# Is every finite graph an induced minor of $\omega^2$?

Let $$G=(V,E)$$ be a simple, undirected graph. Suppose that $${\cal S}$$ is a collection of non-empty, connected, and pairwise disjoint subsets of $$V$$. Let $$G({\cal S})$$ be the graph with vertex set $${\cal S}$$; and $$S\neq T\in {\cal S}$$ form an edge if and only if if there are $$x\in S, y \in T$$ such that $$\{x,y\}\in E$$.

If $$H$$ is a simple undirected graph, we say that $$H$$ is a induced minor of $$G$$ if there is a collection $${\cal S}$$ of non-empty, connected, and pairwise disjoint subsets of $$V(G)$$ such that $$H\cong G({\cal S})$$.

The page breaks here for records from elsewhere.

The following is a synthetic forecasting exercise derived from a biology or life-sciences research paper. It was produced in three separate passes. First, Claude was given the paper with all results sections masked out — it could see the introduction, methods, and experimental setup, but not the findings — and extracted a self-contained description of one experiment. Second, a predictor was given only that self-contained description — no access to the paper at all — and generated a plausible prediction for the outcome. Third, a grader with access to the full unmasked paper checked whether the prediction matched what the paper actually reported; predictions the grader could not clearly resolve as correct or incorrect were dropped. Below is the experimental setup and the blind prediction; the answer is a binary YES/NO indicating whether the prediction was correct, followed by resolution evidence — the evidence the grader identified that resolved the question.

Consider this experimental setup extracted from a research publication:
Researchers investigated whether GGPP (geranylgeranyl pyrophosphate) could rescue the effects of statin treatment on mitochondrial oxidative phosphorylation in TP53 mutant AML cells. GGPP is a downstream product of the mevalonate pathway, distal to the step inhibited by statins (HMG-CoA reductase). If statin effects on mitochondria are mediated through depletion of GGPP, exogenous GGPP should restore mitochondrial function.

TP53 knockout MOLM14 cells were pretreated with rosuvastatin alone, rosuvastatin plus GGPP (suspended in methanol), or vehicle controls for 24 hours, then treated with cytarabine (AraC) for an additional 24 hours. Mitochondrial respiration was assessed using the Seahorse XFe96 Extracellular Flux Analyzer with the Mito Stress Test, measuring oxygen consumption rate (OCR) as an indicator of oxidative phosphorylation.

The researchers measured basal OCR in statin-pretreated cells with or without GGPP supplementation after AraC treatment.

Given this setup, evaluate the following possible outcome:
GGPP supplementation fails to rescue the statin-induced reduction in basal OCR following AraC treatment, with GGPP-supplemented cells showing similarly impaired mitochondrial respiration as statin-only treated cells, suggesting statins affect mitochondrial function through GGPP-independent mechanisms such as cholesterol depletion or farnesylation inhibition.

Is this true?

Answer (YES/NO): NO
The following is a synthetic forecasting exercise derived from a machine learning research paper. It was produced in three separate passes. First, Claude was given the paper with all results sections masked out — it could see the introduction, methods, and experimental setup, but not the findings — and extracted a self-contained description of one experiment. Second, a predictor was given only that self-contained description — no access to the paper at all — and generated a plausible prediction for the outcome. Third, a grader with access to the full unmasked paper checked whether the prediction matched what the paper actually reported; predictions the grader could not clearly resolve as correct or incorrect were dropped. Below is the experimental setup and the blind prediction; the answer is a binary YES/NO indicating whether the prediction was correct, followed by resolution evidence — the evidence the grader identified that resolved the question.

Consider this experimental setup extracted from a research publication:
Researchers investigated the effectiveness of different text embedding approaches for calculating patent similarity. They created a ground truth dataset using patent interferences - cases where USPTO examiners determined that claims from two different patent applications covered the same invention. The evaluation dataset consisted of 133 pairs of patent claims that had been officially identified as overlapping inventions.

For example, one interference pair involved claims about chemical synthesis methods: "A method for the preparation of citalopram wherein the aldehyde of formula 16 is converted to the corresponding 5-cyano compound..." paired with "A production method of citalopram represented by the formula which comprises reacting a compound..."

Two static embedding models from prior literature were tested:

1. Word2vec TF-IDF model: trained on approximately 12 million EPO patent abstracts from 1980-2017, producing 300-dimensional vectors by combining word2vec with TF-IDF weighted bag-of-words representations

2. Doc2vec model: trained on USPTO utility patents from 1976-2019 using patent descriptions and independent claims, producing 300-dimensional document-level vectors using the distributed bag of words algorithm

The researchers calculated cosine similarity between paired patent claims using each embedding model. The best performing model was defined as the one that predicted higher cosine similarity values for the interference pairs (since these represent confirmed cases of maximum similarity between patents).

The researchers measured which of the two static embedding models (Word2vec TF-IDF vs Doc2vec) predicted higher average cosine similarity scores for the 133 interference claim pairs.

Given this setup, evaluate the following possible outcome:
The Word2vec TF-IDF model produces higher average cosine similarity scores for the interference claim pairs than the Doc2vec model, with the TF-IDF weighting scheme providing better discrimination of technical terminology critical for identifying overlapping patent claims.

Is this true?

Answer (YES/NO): YES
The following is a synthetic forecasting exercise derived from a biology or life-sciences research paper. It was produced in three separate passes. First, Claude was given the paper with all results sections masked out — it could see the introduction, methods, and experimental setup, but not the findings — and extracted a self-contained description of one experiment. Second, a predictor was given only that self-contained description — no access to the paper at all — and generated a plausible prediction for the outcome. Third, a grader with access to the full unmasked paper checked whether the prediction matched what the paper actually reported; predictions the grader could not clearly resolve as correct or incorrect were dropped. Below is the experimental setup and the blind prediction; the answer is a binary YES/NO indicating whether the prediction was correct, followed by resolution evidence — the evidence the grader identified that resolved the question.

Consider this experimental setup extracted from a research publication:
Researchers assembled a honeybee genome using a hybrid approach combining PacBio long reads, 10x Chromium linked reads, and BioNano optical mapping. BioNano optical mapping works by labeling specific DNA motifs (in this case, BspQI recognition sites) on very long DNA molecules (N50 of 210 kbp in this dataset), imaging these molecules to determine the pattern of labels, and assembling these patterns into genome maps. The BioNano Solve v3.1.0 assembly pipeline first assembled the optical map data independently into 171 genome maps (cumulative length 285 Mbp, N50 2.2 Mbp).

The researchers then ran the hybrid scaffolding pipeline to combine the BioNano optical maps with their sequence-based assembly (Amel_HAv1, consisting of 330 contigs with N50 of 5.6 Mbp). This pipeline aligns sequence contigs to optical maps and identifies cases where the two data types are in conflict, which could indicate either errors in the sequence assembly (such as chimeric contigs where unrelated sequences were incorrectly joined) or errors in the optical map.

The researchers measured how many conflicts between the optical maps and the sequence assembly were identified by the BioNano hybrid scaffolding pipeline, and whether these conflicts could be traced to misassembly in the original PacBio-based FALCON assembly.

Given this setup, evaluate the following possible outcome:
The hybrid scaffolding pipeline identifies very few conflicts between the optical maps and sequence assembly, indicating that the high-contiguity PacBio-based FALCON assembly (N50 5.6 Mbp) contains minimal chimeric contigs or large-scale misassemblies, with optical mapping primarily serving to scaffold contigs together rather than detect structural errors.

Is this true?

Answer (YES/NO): NO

We make $$\omega^2$$ into a graph by saying that $$(x_0, y_0),(x_1,y_1)\in \omega^2$$ form an edge if and only if $$|x_0-x_1|+|y_0-y_1|=1$$ (that is any point and its direct successor in the product order of $$\omega^2$$ form an edge).

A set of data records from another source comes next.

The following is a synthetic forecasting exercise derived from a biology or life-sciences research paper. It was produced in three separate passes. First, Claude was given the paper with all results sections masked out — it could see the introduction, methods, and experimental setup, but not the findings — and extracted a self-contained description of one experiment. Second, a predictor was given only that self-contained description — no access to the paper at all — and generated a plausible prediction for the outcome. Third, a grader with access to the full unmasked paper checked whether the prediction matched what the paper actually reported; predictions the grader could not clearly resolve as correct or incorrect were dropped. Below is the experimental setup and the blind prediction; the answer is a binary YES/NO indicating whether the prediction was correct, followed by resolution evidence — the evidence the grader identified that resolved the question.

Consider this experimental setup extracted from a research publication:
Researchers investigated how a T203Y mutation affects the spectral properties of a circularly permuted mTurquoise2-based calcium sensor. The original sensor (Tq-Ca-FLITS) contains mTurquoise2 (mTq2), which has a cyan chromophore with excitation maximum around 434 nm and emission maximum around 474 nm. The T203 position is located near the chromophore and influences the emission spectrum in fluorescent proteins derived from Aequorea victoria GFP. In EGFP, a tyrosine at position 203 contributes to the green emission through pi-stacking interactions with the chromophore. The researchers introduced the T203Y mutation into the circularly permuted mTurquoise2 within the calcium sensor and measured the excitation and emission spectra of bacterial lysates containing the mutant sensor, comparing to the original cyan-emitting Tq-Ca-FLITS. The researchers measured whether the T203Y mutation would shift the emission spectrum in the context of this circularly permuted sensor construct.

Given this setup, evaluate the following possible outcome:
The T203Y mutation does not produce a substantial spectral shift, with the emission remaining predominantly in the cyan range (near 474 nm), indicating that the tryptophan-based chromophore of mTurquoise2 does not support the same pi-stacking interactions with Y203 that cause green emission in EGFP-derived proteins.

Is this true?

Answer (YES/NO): NO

Is every finite graph an induced minor of $$\omega^2$$?

• $\omega^2$ is planar, hence so is its every minor. Every planar graph will be a minor, which you can see by approximating a drawing in a suitable way. Jan 21, 2019 at 9:18
• Also, before you ask, every countable graph is an induced minor of $\omega^3$. Jan 21, 2019 at 9:21
• See here for a proof planar graphs are minors of grids. The construction should be tweakable as to make them induced minors. Jan 21, 2019 at 9:35
• Can you put a short argument for your first comment into an answer so we can close this thread? Comment #2 is amazing! Do you have a proof/reference? Jan 21, 2019 at 15:37

Definitely not all graphs are minors of $$\omega^2$$ - $$\omega^2$$ is obviously a planar graph, and hence so is each of its minors. In fact, it turns out the converse also holds - every planar graph is an induced minor of $$\omega^2$$. Let me illustrate the construction with a small example. In the following illustrations, each small square is meant to represent an element of $$\omega^2$$, and two such are neighbours iff they share a side.

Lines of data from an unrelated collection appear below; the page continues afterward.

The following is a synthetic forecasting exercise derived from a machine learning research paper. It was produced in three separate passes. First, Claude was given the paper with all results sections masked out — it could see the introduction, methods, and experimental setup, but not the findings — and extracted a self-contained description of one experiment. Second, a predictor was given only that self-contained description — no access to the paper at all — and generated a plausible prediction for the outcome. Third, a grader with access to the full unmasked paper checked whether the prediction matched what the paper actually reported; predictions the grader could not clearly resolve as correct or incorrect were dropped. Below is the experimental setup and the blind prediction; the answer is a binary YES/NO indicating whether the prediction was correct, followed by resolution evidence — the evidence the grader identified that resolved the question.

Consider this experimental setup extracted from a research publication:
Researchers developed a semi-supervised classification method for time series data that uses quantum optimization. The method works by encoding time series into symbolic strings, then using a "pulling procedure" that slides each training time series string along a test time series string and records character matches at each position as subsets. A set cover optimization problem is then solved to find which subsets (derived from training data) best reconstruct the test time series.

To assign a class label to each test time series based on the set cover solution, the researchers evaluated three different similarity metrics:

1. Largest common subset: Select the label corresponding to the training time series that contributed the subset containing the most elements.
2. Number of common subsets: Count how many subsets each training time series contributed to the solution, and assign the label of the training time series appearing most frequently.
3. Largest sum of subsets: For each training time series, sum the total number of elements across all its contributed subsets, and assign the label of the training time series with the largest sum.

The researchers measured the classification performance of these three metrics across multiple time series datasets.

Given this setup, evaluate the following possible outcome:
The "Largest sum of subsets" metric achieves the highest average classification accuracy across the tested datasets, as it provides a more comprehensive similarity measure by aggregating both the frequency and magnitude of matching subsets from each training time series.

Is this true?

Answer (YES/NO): NO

Consider the following graph on four vertices:

We replace each vertex with a suitably large blocks (the higher the degree, the larger the block will need to be), and replace each edge with a chain of squares between corresponding two blocks, so that no two chains have squares sharing a side:

Now we just need to split those squares into sets, which I will represent with colors. Each vertex block gets a separate color, and a chain corresponding to an edge can be given either color of its endpoints:

I am not crazy enough to write out the details of how such construction would work for arbitrary planar graph, but I hope the idea gets across, and that it's more or less clear that it's always possible.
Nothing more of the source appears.